Offline speech recognition

sherpa-onnx powered ASR — 5 architectures across 7 model tiers, hardware-aware selection, fully offline. From 43 MB on ultra-budget phones to 1 GB for maximum accuracy.

Tier	Model	Architecture	Size	Target
Moonshine Tiny	Moonshine v2 (English)	Encoder-Decoder	43 MB	Ultra-low RAM (<2 GB)
Moonshine Base	Moonshine v2 (English)	Encoder-Decoder	140 MB	2+ GB RAM, ~7.4% WER
medASR	medASR CTC (medical English)	CTC	154 MB	Recommended for clinical use
SenseVoice	SenseVoice Small (ZH/EN/JA/KO/YUE)	Sense	239 MB	CJK languages
Omnilingual 300M	CTC 300M (1600+ languages)	CTC	365 MB	2–4 GB RAM, multilingual
Parakeet TDT	Parakeet TDT v3 (EN + 25 EU langs)	Transducer	671 MB	Best English accuracy, 4+ GB
Omnilingual 1B	CTC 1B (1600+ languages)	CTC	1.03 GB	Highest multilingual accuracy

Why medASR matters: General-purpose ASR models often misrecognize medical terminology — drug names, anatomy, procedures. The medASR tier is trained specifically on medical speech and achieves significantly lower word error rates on clinical vocabulary. For highest medical accuracy, cloud ASR (Gemini Flash Lite, Deepgram Nova, OpenAI gpt-4o Transcribe) via the ChartLite proxy is recommended — cloud models handle medical terms better than any on-device model.

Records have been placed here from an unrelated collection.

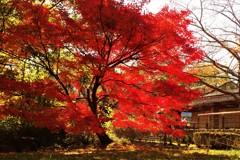 紅葉の向こう側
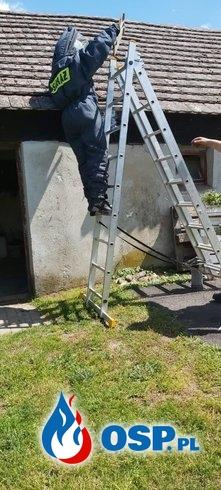 Gniazdo pszczół w budynku gospodarczym OSP Ochotnicza Straż Pożarna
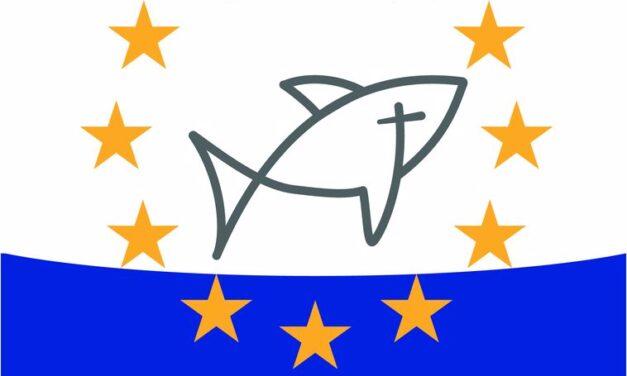 Document de poziție al secretariatului COMECE privind RAPORTUL SITUAȚIEI SĂNĂTĂȚII ȘI A DREPTURILOR SEXUALE ȘI REPRODUCTIVE ÎN UE, ÎN CADRUL SĂNĂTĂȚII FEMEILOR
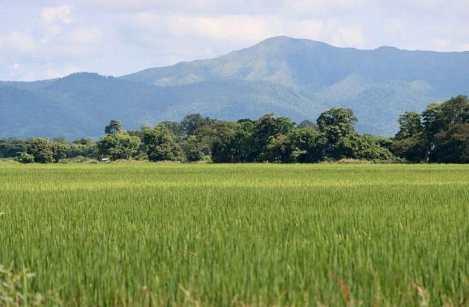 Venezuela Produces 95% of the Rice itConsumes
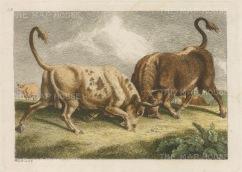 "Howitt: Bulls. c1815. A hand coloured original antique copper engraving. 8"" x 6"". [NATHISp3172]"
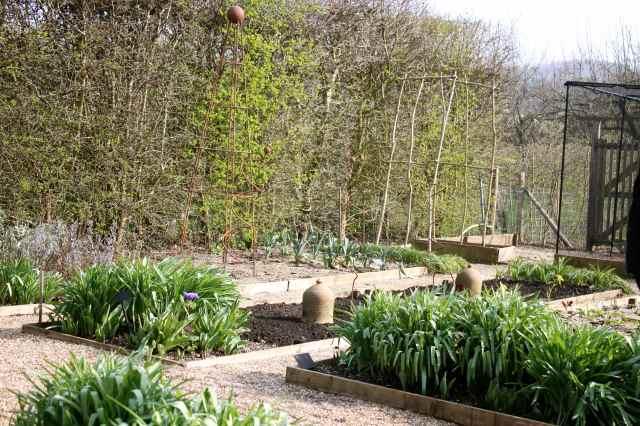 SRs garden 1
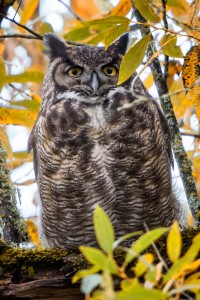 _X5A5444-Edit20131103RNWR   great horned owl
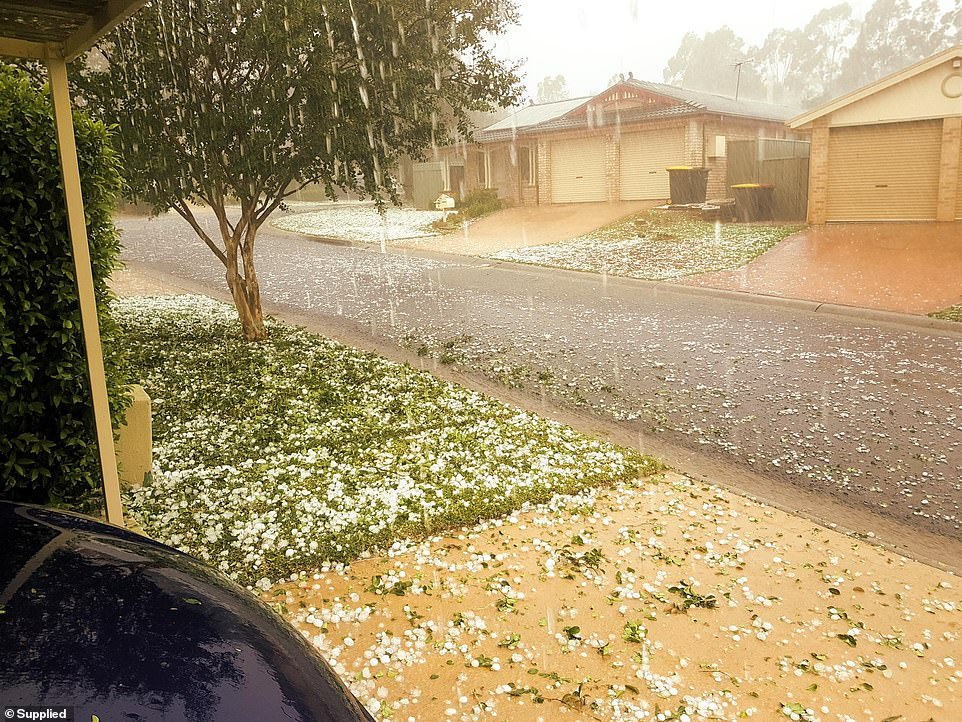 This dramatic photo was sent to Daily Mail Australia by Stanhope Gardens resident Satya Antil in Sydney's north-west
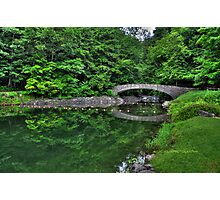 Filmore Glen State Park V HDR Photographic Print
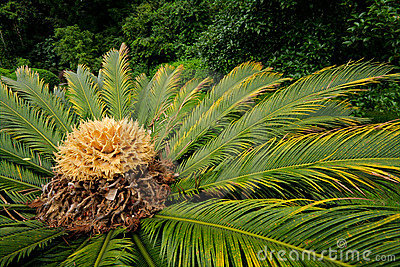 Chinese cycad, China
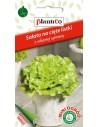 Sałata na cięte listki zielona gładka 1g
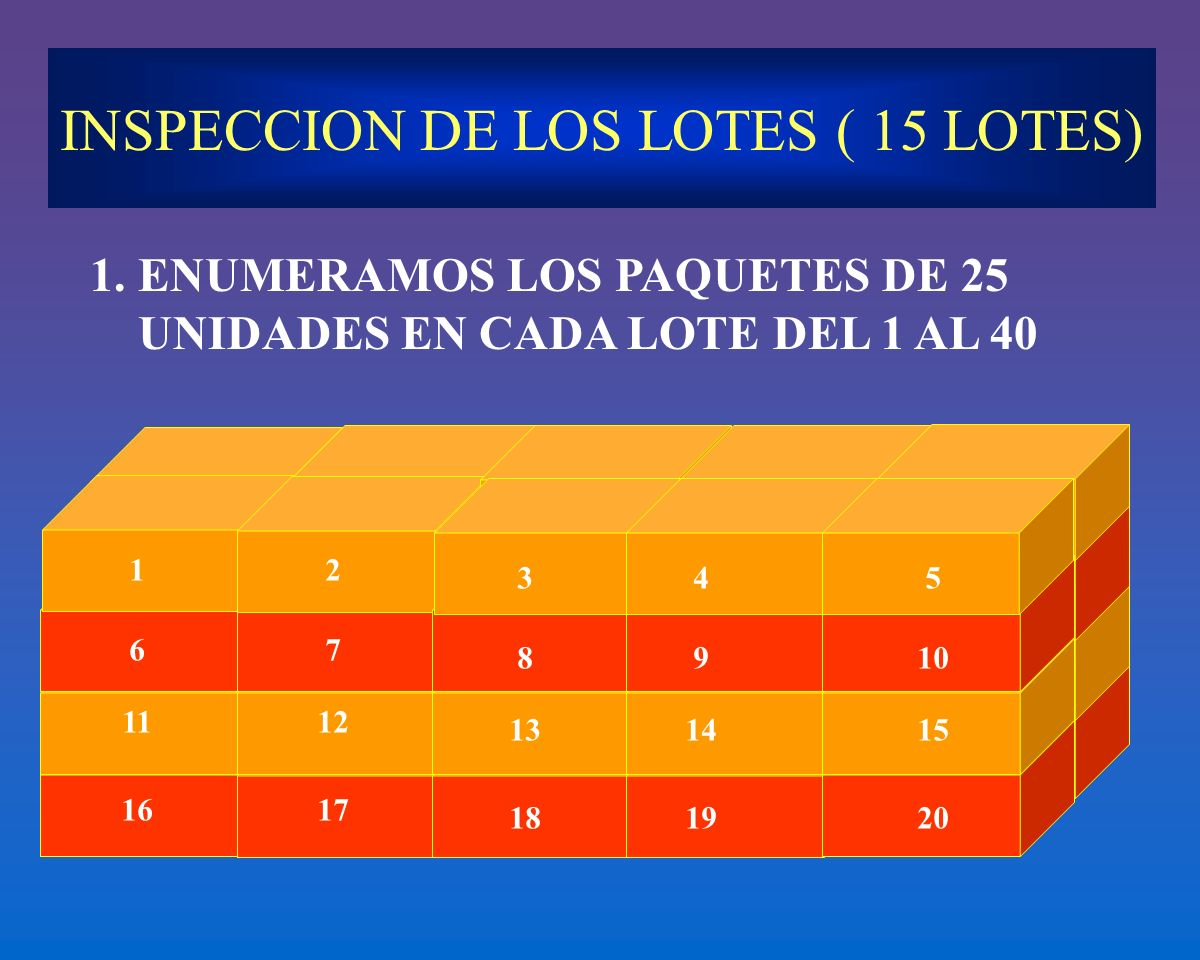 INSPECCION DE LOS LOTES ( 15 LOTES)
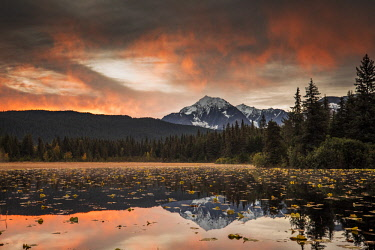 CLKMG71888 Kenai peninsula, Alaska, United States of America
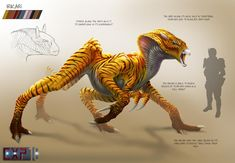 Salticere Creature Concept Sheet Irikari Creature Concept Sheet by franeres on DeviantArt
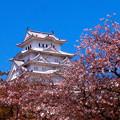 見納め 桜 2017...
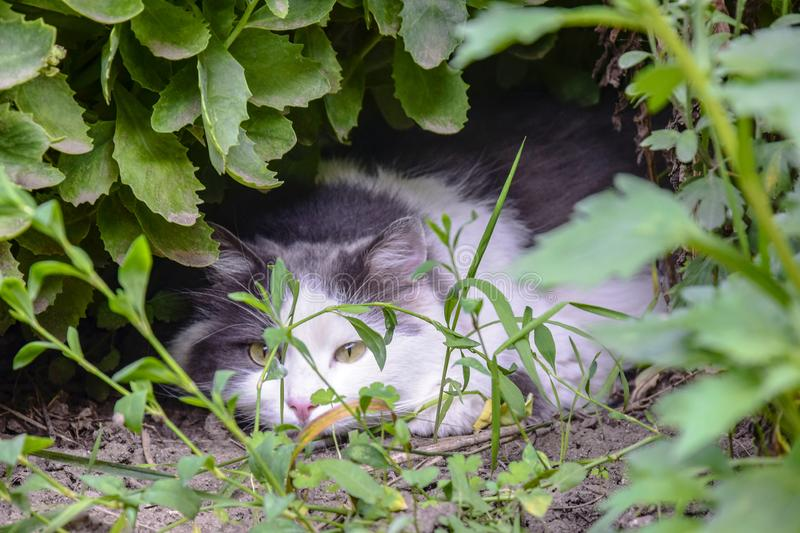 Favorite of the family, gray-white cat with serious and calm look lies on lawn in thickets of grass. The cat is hunter stock photos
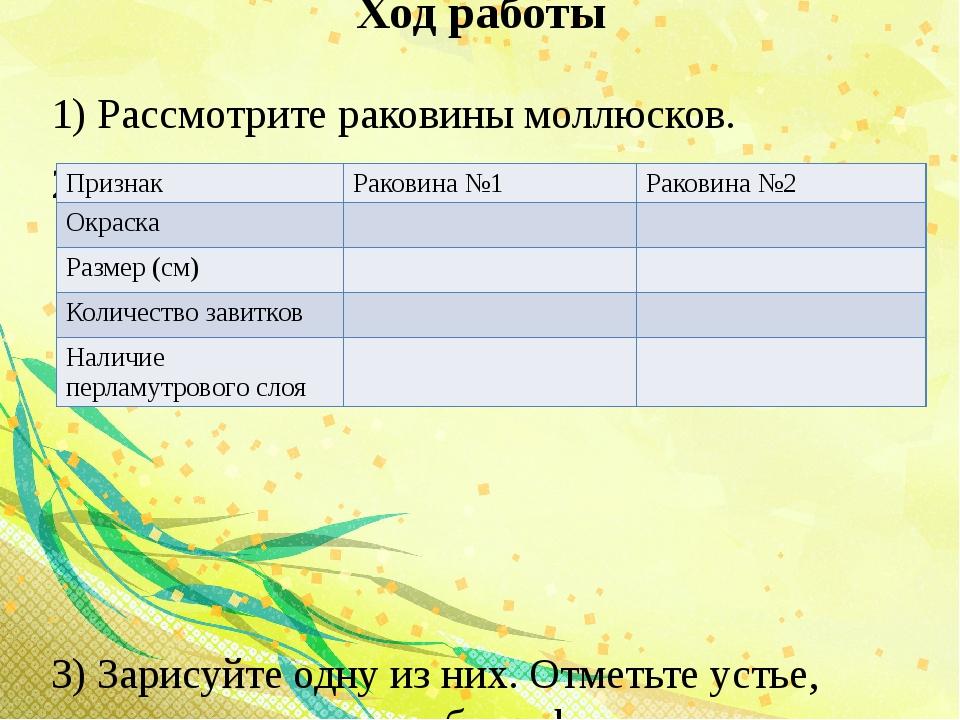 Ход работы 1) Рассмотрите раковины моллюсков. 2) Опишите по плану 3) Зарисуйт...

Dual-mode: sherpa-onnx on-device when offline, cloud ASR (Gemini Flash Lite, Deepgram Nova, or OpenAI gpt-4o Transcribe) when connected. Hardware-aware tier selection automatically picks the best model for each device. Automatic fallback ensures voice capture always works.

Help build better medical ASR

General-purpose speech models struggle with clinical vocabulary. We're building specialized medical ASR for low-resource settings — and we need real-world voice data to get there.

If you have hours of medical voice recordings — clinical consultations, dictation, patient interactions — in any language, we'd love to collaborate on fine-tuning ASR models that understand medicine.

Get in Touch

Retrieval-augmented extraction

Instead of stuffing 815 reference entries into every prompt, we retrieve only what's relevant.

01

Index

At app startup, TF-IDF vector store indexes 300 ICD-10 codes + 515 formulary drugs (~20–50ms).

02

Retrieve

Per transcript, cosine similarity finds 10–15 most relevant codes and drugs.

03

Prompt

Compact prompt: instructions + retrieved references + transcript.

04

Generate

Qwen 3.5 processes with 80% more context window available.

Component	Before (static prompt)	After (RAG pipeline)
Reference data	~6,000 tokens (815 entries)	~400–800 tokens (15–25 entries)
Available for transcript	~700 tokens	~5,000+ tokens
Available for generation	~1,000 tokens	~2,000+ tokens
Disambiguation quality	Low (no keywords/aliases)	High (retrieved entries include keywords + local terms)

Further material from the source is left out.